Place: Large Lecture Room
TALK 1: Overcoming catastrophic forgetting with hard attention to the task
BIO: Joan Serrà is a research scientist with Telefónica R&D in Barcelona. He works on machine learning and artificial intelligence, typically dealing with sequential and/or sparse data. He did his MSc (2007) and PhD (2011) in computer science at the Music Technology Group of Universitat Pompeu Fabra, Barcelona. During that time, he was also an adjunct professor with the Dept. of Information and Communication Technologies of the same university (2006-2011).
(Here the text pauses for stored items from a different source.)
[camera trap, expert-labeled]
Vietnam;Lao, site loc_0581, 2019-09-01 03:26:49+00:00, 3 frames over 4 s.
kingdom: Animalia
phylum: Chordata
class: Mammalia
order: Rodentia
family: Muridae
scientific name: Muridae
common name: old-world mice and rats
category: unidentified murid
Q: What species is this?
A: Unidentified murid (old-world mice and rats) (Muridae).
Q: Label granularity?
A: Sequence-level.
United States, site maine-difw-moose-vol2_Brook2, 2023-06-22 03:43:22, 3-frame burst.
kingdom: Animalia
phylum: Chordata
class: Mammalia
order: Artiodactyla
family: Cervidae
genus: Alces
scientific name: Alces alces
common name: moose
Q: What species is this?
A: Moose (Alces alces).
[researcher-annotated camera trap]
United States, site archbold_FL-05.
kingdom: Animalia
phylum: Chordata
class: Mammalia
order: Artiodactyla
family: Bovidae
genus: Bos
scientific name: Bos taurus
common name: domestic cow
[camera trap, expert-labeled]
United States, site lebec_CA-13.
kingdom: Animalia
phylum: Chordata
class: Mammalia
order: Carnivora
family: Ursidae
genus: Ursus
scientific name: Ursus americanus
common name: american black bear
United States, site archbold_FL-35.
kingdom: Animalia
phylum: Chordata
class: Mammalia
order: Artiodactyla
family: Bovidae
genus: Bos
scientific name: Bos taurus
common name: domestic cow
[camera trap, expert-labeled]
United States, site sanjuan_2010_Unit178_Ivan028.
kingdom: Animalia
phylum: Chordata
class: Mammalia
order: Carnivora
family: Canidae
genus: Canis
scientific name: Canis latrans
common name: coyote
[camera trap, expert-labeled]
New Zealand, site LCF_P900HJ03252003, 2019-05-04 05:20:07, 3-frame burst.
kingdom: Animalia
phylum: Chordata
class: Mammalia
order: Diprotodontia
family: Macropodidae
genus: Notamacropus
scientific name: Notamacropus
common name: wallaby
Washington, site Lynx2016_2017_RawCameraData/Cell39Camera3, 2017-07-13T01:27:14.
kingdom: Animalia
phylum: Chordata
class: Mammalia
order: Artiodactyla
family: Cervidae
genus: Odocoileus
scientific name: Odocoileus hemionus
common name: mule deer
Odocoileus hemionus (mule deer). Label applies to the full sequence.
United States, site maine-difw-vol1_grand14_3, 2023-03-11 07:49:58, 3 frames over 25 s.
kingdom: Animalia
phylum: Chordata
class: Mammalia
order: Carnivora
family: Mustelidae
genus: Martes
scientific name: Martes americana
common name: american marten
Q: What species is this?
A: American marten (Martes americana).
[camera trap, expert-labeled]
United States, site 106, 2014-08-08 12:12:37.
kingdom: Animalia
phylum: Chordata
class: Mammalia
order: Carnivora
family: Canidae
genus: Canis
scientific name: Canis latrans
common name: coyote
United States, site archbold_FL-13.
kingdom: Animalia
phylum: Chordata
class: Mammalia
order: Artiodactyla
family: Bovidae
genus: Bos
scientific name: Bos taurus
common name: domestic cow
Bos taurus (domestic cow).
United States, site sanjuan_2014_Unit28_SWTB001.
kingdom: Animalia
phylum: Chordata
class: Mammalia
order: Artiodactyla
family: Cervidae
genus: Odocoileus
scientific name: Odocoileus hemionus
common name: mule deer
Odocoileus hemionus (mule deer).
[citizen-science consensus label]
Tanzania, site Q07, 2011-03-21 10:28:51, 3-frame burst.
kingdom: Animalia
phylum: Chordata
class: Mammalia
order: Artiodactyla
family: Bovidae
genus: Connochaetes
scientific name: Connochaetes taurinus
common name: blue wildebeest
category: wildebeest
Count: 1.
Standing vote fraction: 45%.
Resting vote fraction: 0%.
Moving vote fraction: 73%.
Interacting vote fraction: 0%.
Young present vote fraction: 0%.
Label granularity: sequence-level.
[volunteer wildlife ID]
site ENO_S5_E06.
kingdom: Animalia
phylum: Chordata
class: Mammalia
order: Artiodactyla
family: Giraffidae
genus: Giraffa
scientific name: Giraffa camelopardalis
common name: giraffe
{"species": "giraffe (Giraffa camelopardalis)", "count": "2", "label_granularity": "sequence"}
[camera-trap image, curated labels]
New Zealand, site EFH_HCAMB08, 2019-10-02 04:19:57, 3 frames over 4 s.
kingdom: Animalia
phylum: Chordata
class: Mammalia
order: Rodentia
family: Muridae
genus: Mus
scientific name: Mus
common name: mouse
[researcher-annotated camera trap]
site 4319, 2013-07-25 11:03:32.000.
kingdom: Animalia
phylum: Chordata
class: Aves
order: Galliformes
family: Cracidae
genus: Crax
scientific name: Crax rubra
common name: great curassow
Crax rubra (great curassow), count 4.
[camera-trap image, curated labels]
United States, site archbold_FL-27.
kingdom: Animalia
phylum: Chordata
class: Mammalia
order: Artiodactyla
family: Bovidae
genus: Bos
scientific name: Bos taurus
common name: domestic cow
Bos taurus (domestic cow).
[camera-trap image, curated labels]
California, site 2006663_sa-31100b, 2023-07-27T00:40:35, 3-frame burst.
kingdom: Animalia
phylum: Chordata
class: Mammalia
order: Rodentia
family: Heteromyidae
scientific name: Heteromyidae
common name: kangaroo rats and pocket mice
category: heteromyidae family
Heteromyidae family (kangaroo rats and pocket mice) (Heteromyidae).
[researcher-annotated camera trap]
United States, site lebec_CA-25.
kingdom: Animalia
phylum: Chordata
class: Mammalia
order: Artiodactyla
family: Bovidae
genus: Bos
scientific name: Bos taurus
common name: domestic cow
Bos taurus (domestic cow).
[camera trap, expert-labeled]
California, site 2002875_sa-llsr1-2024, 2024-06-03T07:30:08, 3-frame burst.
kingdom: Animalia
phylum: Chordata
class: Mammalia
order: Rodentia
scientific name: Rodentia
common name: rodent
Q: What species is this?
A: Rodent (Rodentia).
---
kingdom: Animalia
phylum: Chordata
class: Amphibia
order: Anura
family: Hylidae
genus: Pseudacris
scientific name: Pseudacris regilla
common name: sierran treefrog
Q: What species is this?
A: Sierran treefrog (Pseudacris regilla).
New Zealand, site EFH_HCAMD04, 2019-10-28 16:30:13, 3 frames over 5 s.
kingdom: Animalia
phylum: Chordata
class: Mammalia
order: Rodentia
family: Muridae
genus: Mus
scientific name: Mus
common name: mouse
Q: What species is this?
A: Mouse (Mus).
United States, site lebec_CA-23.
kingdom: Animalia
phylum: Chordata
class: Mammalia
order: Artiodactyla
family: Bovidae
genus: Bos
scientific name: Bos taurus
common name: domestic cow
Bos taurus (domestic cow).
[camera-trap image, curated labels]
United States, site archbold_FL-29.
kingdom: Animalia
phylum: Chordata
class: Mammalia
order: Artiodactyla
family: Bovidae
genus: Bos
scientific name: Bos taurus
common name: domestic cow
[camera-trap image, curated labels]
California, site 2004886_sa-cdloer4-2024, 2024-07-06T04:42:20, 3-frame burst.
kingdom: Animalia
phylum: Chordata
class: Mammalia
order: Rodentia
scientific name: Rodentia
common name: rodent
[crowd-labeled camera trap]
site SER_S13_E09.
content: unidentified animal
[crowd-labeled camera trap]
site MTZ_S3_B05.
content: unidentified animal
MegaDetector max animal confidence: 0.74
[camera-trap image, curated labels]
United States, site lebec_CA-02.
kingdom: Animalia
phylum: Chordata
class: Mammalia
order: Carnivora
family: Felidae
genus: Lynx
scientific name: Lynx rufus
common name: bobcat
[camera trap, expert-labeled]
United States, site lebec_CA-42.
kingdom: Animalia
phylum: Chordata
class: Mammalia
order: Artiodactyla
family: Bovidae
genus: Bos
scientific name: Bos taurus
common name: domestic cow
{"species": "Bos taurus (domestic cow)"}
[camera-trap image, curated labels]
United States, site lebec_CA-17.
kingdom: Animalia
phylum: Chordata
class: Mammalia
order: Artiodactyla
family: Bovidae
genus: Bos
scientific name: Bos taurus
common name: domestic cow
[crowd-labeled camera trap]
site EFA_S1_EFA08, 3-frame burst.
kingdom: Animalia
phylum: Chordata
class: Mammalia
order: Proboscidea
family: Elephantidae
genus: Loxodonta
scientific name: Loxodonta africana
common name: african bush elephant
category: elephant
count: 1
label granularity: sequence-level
He did a postdoc in artificial intelligence at IIIA-CSIC, the Artificial Intelligence Research Institute of the Spanish National Research Council in Bellaterra, Barcelona (2011-2015). He has had research stays at the Max Planck Institute for the Physics of Complex Systems in Dresden, Germany (2010), the Max Planck Institute for Computer Science in Saarbrücken, Germany (2011), and visited Goldsmiths, University of London, United Kingdom (2012). Joan has been involved in more than 10 research projects, funded by Spanish and European institutions, and co-authored over 90 publications, many of them highly-cited and in top-tier journals and conferences, in diverse scientific areas. He also regularly acts as peer reviewer for some of those and other publications.
Abstract: Catastrophic forgetting occurs when a neural network loses the information learned with the first task, after training on a second task. This problem remains a hurdle for artificial intelligence systems with sequential learning capabilities. In this paper, we propose a task-based hard attention mechanism that preserves previous tasks’ information without affecting the current task’s learning. A hard attention mask is learned concurrently to every task through stochastic gradient descent, and previous masks are exploited to constrain such learning. We show that the proposed mechanism is effective for reducing catastrophic forgetting, cutting current rates by 45 to 80%. We also show that it is robust to different hyperparameter choices, and that it offers a number of monitoring capabilities. The approach features the possibility to control both the stability and compactness of the learned knowledge, which we believe makes it also attractive for online learning or network compression applications.
TALK 2: Rotate your Networks: Better Weight Consolidation and Less Catastrophic Forgetting
by Xialei Liu/ Marc Masana
Abstract: In this paper we propose an approach to avoiding catastrophic forgetting in sequential task learning scenarios. Our technique is based on a network reparameterization that approximately diagonalizes the Fisher Information Matrix of the network parameters. This reparameterization takes the form of a factorized rotation of parameter space which, when used in conjunction with Elastic Weight Consolidation (which assumes a diagonal Fisher Information Matrix), leads to significantly better performance on lifelong learning of sequential tasks. Experimental results on the MNIST, CIFAR-100, CUB-200 and Stanford-40 datasets demonstrate that we significantly improve the results of standard elastic weight consolidation, and that we obtain competitive results when compared to other state-of-the-art in lifelong learning without forgetting.